### [Data supplied]
>> Begin
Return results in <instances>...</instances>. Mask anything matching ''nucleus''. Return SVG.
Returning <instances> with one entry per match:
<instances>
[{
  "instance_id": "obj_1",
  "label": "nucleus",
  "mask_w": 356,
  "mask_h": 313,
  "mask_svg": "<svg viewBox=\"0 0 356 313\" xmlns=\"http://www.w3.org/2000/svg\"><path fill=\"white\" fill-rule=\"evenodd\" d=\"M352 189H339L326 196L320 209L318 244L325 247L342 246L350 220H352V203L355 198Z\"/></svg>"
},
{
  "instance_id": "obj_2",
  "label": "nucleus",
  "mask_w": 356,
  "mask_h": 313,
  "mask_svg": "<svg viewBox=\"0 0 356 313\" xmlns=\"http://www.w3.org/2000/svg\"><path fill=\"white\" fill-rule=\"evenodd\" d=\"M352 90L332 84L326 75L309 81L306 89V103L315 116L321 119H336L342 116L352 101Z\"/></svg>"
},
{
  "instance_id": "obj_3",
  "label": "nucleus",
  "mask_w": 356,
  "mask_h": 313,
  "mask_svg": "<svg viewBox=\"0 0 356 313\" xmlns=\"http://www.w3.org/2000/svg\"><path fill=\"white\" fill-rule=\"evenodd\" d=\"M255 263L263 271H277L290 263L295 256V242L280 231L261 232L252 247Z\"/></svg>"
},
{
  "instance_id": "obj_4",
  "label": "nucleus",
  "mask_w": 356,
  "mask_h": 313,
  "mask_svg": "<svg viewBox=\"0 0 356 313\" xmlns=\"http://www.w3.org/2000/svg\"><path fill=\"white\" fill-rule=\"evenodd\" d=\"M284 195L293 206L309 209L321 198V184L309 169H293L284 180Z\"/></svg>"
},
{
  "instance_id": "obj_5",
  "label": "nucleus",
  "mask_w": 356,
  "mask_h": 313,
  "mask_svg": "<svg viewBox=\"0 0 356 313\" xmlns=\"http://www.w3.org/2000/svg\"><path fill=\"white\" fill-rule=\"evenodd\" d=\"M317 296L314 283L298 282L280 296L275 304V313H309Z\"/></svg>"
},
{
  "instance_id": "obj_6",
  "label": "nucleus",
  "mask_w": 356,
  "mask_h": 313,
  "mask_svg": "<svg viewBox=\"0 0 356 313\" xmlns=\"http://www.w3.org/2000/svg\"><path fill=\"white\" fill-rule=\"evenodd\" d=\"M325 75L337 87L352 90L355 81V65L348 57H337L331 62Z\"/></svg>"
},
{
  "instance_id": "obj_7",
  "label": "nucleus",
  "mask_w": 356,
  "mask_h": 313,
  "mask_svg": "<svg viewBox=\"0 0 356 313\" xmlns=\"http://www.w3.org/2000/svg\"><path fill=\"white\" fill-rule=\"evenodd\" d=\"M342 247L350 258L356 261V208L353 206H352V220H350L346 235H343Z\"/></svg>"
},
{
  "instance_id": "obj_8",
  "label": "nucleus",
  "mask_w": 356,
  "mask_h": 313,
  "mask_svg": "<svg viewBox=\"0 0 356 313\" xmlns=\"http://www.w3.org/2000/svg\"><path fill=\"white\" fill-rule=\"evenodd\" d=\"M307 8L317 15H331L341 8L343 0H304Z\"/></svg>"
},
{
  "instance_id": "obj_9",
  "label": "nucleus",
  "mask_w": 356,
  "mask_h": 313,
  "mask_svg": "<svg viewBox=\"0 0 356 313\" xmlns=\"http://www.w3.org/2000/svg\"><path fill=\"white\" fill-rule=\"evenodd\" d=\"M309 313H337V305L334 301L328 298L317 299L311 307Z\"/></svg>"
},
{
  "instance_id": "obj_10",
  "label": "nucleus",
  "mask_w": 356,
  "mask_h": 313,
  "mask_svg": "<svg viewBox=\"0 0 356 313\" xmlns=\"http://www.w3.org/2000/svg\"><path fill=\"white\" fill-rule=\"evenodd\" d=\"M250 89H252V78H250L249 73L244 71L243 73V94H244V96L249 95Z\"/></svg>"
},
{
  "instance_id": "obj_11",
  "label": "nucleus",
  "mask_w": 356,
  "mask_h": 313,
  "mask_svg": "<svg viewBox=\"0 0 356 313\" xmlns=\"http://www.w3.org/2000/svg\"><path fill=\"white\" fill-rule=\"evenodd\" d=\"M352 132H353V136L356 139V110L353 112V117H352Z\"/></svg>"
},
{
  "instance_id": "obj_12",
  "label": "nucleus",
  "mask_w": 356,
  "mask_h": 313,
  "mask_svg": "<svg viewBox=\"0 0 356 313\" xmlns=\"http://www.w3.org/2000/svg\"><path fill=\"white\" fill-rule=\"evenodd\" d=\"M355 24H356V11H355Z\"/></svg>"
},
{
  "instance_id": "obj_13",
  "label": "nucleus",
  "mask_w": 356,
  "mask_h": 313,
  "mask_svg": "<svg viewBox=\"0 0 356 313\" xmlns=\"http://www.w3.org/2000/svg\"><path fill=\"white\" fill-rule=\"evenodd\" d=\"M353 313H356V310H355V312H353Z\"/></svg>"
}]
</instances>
>> End
### [Objective]
How many lines of the data above contain the string "instances"? Treat uppercase and lowercase as different, and give only the number.

### [Solution for this problem]
4